USA Today also notes that some three million Americans suffer from bipolar depression, a notoriously difficult disease to treat. Against that patient population, 8 patients would be considered small even for a pilot study. But anything related to ketamine gets a swift and immediate response in the media, making it possible for a tiny biotech like NeuroRx to find itself in the spotlight without any data of its own to back up its business plan.
Javitt wasn't pleased with FierceBiotech's story and headline. "I'm not sure where the 'big boast' was in the press release," he noted in an e-mail Wednesday night. But he's also not backing away from his belief that the data are significant. "There's no question that 8 patients is a small study and that an open-label study is never definitive.
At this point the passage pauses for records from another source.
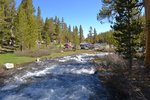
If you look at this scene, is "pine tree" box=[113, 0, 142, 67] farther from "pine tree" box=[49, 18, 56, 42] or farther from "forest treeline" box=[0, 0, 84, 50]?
"pine tree" box=[49, 18, 56, 42]

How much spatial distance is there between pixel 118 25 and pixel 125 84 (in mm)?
7663

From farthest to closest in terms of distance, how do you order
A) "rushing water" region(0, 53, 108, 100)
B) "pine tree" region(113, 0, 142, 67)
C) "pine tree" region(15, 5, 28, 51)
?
"pine tree" region(15, 5, 28, 51) < "pine tree" region(113, 0, 142, 67) < "rushing water" region(0, 53, 108, 100)

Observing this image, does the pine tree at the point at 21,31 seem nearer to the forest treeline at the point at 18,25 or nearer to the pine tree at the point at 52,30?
the forest treeline at the point at 18,25

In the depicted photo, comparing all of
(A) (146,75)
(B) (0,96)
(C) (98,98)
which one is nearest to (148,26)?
(A) (146,75)

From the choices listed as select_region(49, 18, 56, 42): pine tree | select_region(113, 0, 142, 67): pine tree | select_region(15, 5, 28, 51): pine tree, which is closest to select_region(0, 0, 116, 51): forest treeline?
select_region(15, 5, 28, 51): pine tree

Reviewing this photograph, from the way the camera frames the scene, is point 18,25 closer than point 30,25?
Yes

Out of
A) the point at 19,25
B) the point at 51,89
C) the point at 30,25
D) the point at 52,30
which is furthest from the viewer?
the point at 52,30

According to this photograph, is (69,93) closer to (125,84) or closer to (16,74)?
(125,84)

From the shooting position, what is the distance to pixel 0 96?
11.4 metres

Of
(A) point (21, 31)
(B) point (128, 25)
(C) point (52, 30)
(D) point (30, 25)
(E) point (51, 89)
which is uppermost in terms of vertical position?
(C) point (52, 30)

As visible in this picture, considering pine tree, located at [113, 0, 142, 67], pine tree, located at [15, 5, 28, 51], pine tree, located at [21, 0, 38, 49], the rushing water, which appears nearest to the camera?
the rushing water

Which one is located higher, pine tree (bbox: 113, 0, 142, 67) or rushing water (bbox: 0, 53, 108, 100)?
pine tree (bbox: 113, 0, 142, 67)

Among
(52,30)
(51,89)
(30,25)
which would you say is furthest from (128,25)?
(52,30)

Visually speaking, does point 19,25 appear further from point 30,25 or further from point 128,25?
point 128,25
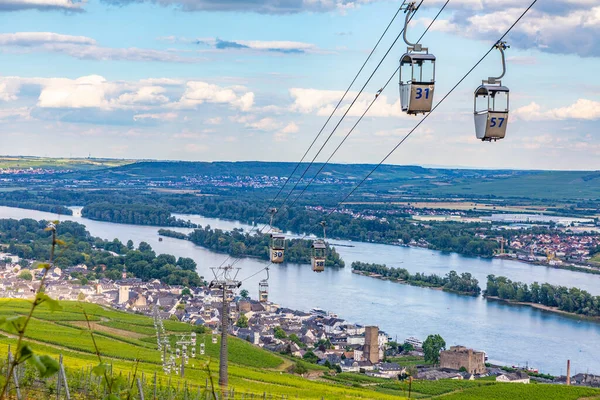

However, there's also no question that a statistically-significant effect size was seen."
The company certainly isn't the only outfit testing an NMDA approach to depression. Naurex, working with an $80 million round, has garnered positive data for its NMDA modulators. J&J is still at work on its own revised version of ketamine, an intranasal drug called esketamine. Cerecor, which attracted some A-list venture backers, has a midstage program underway for its NMDA drug, CERC-301, which failed last spring in a Phase II study with 135 patients. The company plans to further study the drug at a higher dose.
AstraZeneca had a version of ketamine--AZD6765--in Phase II but quickly and quietly killed the project after it failed the second of two midstage studies. At the time, AstraZeneca offered no detailed explanation of the data or what went wrong with the program. The news about the failure also attracted none of the big media coverage associated with success--even with the thinnest of possible data sets.